ABSTRACT

Testing of stacked-sand pay zones in the Gulf of Mexico (GoM) and other basins with similar depositional systems (e. g., offshore Nigeria, Bohai Bay) is quite costly when up to 11 sands need to be evaluated in order to determine testing and completion intervals. Other reservoir types such as fractured shale, carbonate, and fresh water reservoirs present challenging interpretation problems as well, especially in terms of assessing native hydrocarbon quality prior to testing and completion. With high daily rig rates and test costs, the ability to minimize idle time and testing expenses has direct economic impact on the cost of operating a well. In addition, identifying any potential bypassed pay zones provides additional economic benefit.

A variety of potential pay zone types is present in the GoM ranging from biogenic, thermogenic dry gas, wet gas, or condensate to normal, heavy, waxy, or biodegraded crude oils.

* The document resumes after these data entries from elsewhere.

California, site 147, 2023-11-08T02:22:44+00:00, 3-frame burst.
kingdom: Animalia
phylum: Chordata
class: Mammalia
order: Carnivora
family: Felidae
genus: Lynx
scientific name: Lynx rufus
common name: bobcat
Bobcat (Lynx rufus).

Assessment of GoM sands is complicated by the fact that they are typically unconsolidated sediments and are often drilled with oil-based or synthetic muds, which make it difficult to evaluate the presence of reservoired hydrocarbons using conventional logging techniques.

Simple and inexpensive geochemical analyses provide information on reservoir hydrocarbons directly from prospective reservoir rock samples in about 15 minutes, thereby enhancing well site decision-making processes. Geochemical analyses of frozen cuttings or sidewall core (SWC) samples confirm the presence of native hydrocarbons and provide an assessment of hydrocarbon type (gas or oil) and quality (e. g., GOR, viscosity, API gravity).

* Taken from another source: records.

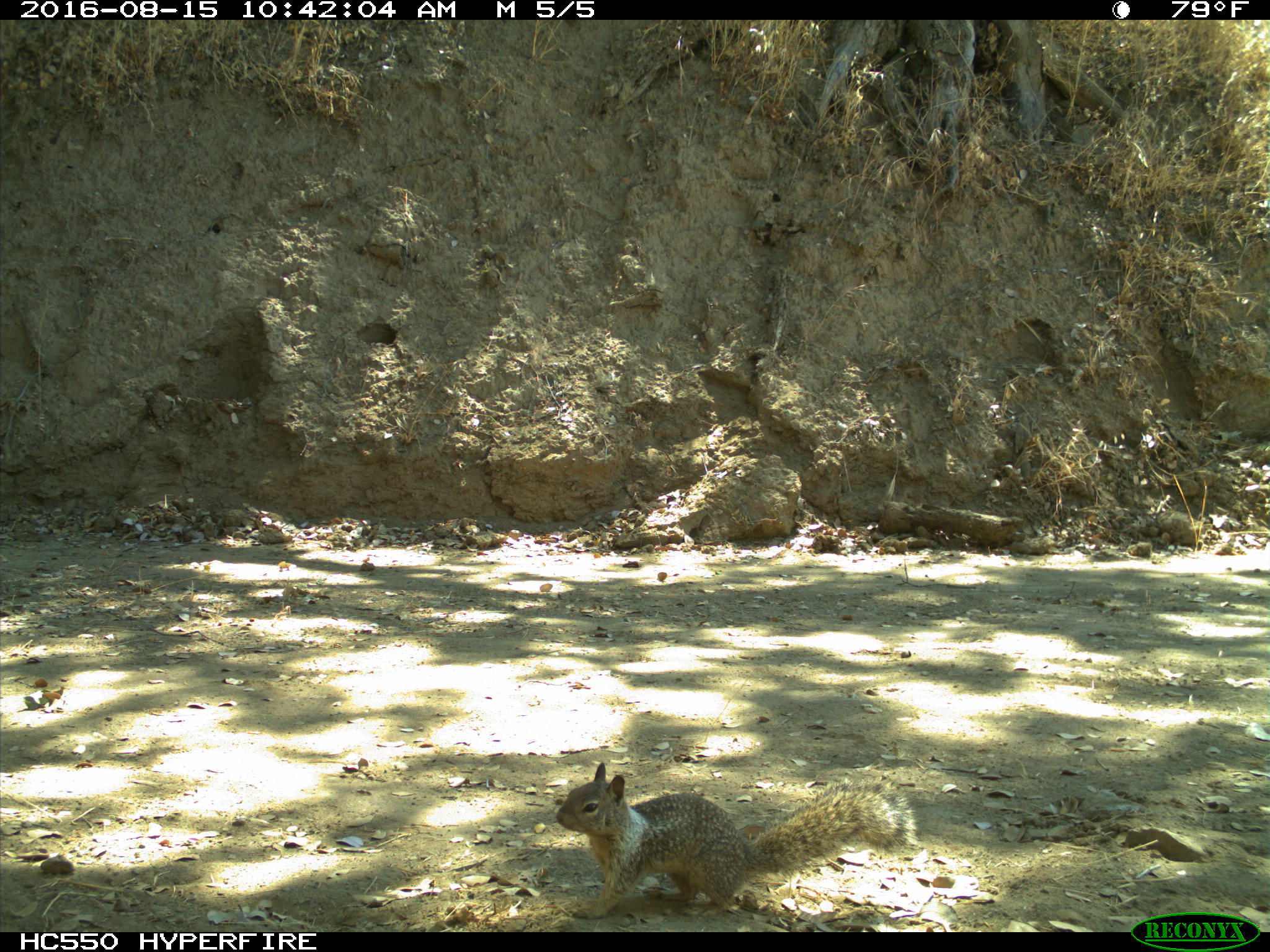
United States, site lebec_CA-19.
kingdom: Animalia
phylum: Chordata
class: Mammalia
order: Rodentia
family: Sciuridae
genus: Otospermophilus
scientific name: Otospermophilus beecheyi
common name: california ground squirrel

The first goal of geochemical analyses for well site decision making is to identify or confirm prospective pay zones including any potential bypassed pay, in either water or oil-based mud systems. The second goal is to identify the likely type and quality of pay. Further, the comparison of condensates in rocks to produced fluids can be used to assess vertical fractionation of reservoirs, seal effectiveness, and for correlation or oil typing purposes. Finally, vertical connectivity of reservoirs, which may also play a role in completion decisions, can be assessed using these data.